The Rays starting rotation currently features Blake Snell, Jacob Faria, Jake Odorizzi, Matt Andriese, and Austin Pruitt, with only Odorizzi under team control for less than five more years. The club also has top pitching prospect Brett Honeywell ready to stake his claim atop the Rays rotation. While the club is perhaps the best in baseball at developing starting pitching, they lack the type of offense necessary to compete in the AL East.

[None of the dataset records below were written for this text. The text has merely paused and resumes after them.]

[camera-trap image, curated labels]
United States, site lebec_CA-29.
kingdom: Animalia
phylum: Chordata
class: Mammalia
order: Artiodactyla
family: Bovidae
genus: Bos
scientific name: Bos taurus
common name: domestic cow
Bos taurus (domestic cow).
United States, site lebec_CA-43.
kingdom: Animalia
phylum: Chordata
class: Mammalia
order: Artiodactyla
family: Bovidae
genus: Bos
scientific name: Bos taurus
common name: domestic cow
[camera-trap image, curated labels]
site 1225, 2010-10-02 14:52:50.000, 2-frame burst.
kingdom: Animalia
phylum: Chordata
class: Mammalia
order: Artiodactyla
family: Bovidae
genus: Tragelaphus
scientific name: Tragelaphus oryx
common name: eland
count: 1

The Rays need team control to stay competitive and they get just that with the three players I included in this trade. At only 25 years old, Santana is signed through the 2021 season and could slide into a role in left field or designated hitter. Mallex Smith, the projected starting left fielder, has a career wRC+ of just 17 against left-handed pitching. The speedster is a plus defender, but he is essentially an automatic out against lefties. By acquiring Santana, this automatic out turns into one of the best offensive outfielders in the league.

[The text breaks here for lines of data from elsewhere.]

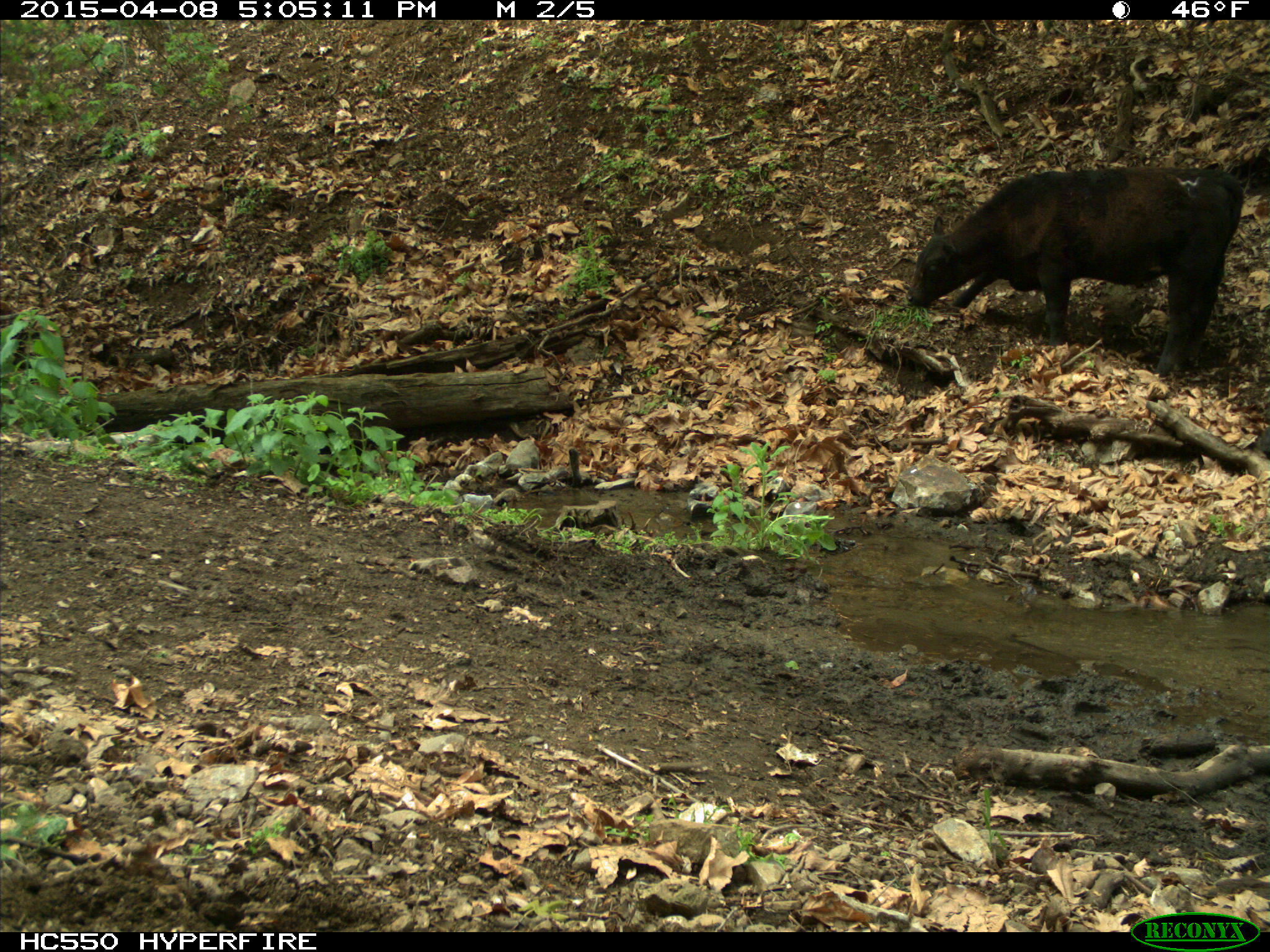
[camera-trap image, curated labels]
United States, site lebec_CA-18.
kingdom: Animalia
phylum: Chordata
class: Mammalia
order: Artiodactyla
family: Bovidae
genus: Bos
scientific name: Bos taurus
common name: domestic cow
Bos taurus (domestic cow).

While designated hitter Corey Dickerson enjoyed a career season in 2017, his swing-happy approach may not be sustainable in the long term. He is a prime candidate for huge regression in 2018, but if the Rays acquire Santana, they would have a contingency plan if this regression occurs.
The second piece in this deal is one the top third base prospects in the game, Lucas Erceg. After trading away franchise cornerstone Evan Longoria, the Rays have a huge hole at third base. They will try to fill this void with former Giants prospect Christian Arroyo and Matt Duffy, but both players have limited upside and injury histories. Adding Erceg as a long-term option at third base gives the Rays enough young players at the hot corner that at least one of them will wind up in an everyday role.
The last piece of this deal is Mauricio Dubon, another high upside infield prospect who can fill their hole at either second base or shortstop long term. Current projections have the Rays current crop of second baseman ranked anywhere between 27th and 30th in terms of collective WAR in 2018. Their current starter is Daniel Robertson, who had just a .634 OPS in his brief stint with the big league club in 2017. The Rays probably have their shortstop of the future in Willy Adames, but Dubon gives the club his long-term double-play partner.
The Brewers are giving up a lot in this deal, but like recent additions Christian Yelich and Lorenzo Cain, Archer is a player who can help them in both the short and long term. He is worth more than twice as many wins as their next closest starting pitcher and gives them an ace that can matchup with the best starting pitchers in the game come October.